Cúmplices
Quando seus olhos se cruzaram, os poucos segundos materializaram-se em horas, anos, uma vida inteira. Porém, sem perceber, ela estava sendo observada. Era uma tarde comum, dessas de sol inimigo que encurta as vestes ou dispara o coração, sedento por um frio qualquer, entre uma esquina e outra.
Ao longe, olhares a observaram em meio ao vapor quente. Amedrontada, seus punhos cerraram e, ao redor de si, a dúzia de sujeitos parecia querer despi-la de todos os segredos, ou condená-la pela sujeira das emoções.
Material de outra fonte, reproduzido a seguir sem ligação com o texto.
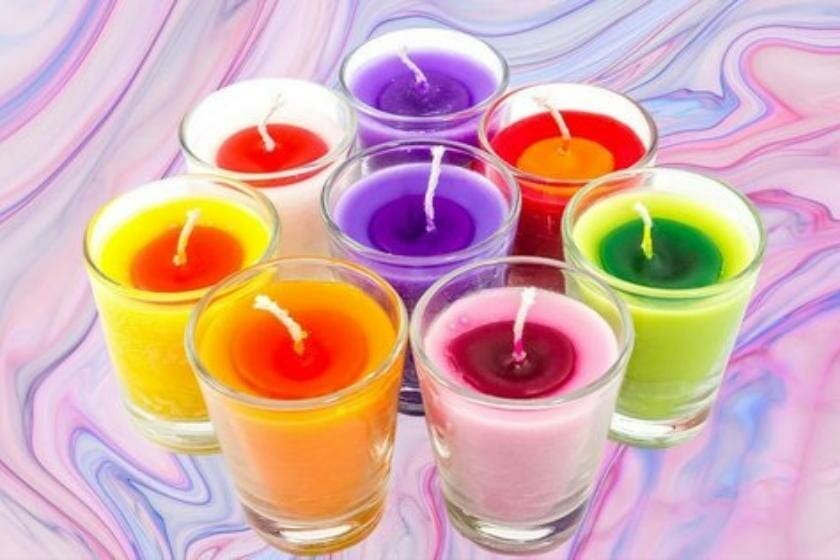 How To Get Rid Of Scented Candle Smell?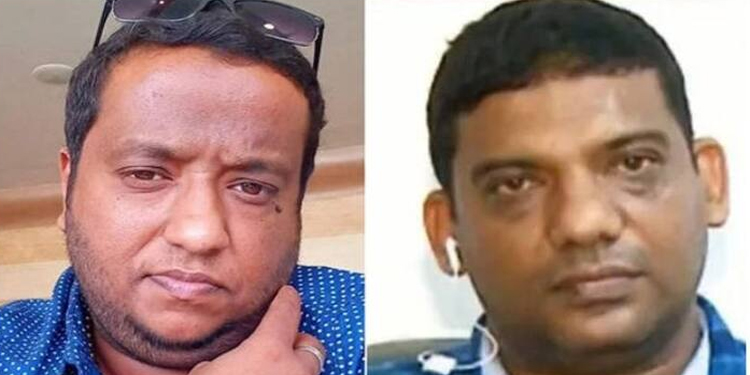 സ്വപ്നയുടെ വെളിപ്പെടുത്തല്‍ ; ഷാജ് കിരണ്‍ മുന്‍കൂര്‍ ജാമ്യാപേക്ഷയുമായി ഹൈക്കോടതിയില്‍
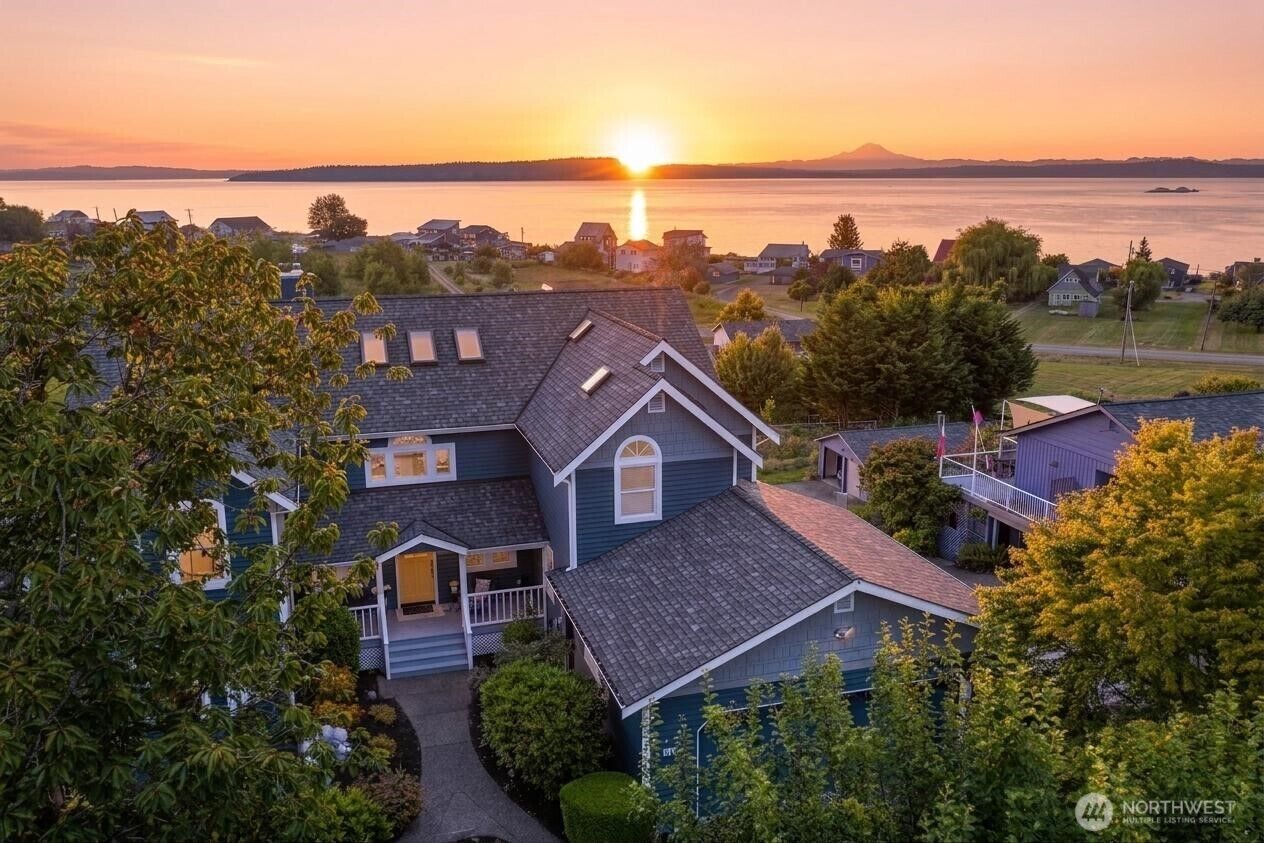 Property Photo: 7610 NE Bruce Lane WA 98340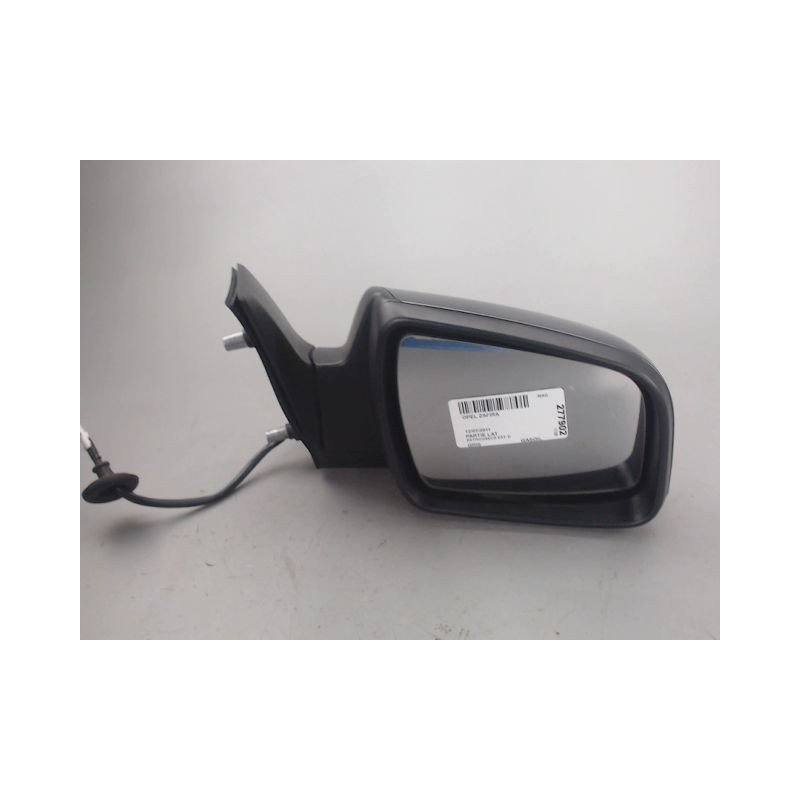 RETROVISEUR EXTERIEUR ELECTRIQUE DROIT OPEL ZAFIRA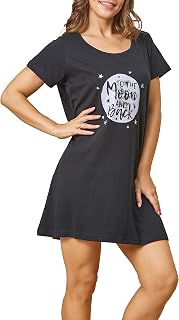 Amazon.com: oversized sleep shirts for 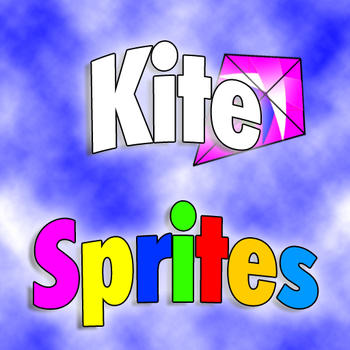 KiteSprites LOGO-APP點子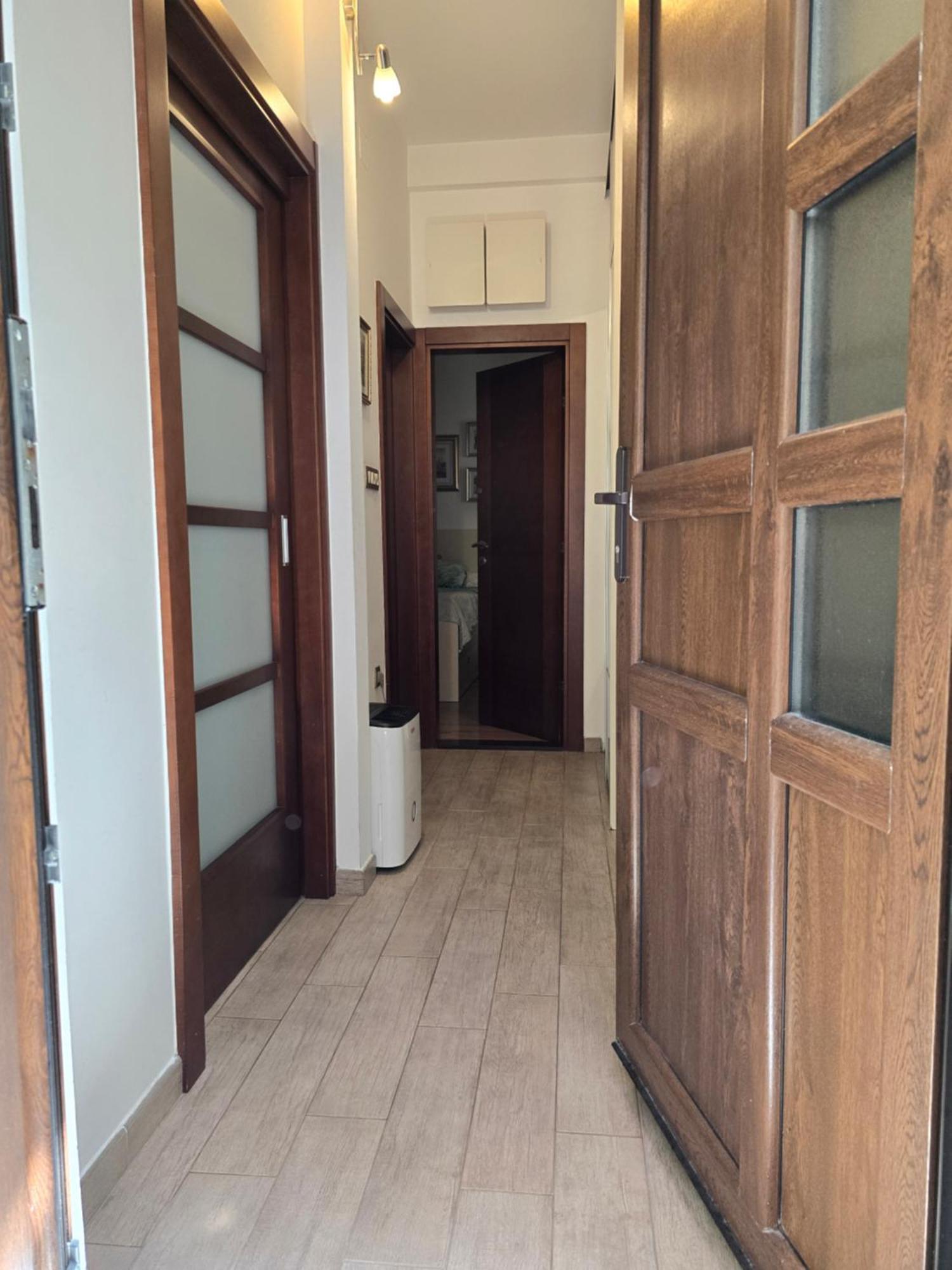 Vila Maka Apartment Budva Exterior foto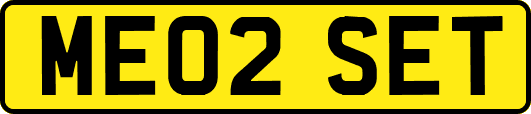 ME02SET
Até que um olhar a deteve.
Escondido entre a casualidade do julgamento imaginário, ela acompanhou passo a passo o declínio, o trôpego desabar do indivíduo que, honorário em sua covardia, havia participado daquele circo. Apesar de sorrateiro, ele ficou ali, a observá-la. Não havia expressão em seus olhos, mas um sorriso amarelado que ele disparava aos passantes, como uma espécie de vergonha em drops.
O detalhe a fez ensaiar seus próprios passos, das horas anteriores até se ver ali, sem saber, cometendo o crime o qual estaria sendo designada a pagar. Abaixou a cabeça, permaneceu algum tempo confusa e, perdida em sensações inexplicáveis, levantou-se. Com a corda no pescoço, ela ouviu sua sentença.
Uma plateia assistia tudo, estudava os gestos da acusada em meio a falas pequenas e, tal qual um químico, mastigava fórmulas a fim de dosar a definitiva regência. Famintos.
Ela suspirou seu último desatino, lembrou-se de decisões daquela manhã, um bobo entardecer que queria ter visto e, prestes a sucumbir, o viu.
Em seus ouvidos, uma canção* começou a tocar. Não havia, de fato, uma resolução, uma pista ou redentor capaz de interromper a execução. Mas, a despeito do fim, eles se identificaram e, à luz de um entardecer vigoroso, pouco sentiam as pernas e, naturalmente, sorriram, inexatos, medrosos e, ao mesmo tempo, amantes. Cúmplices.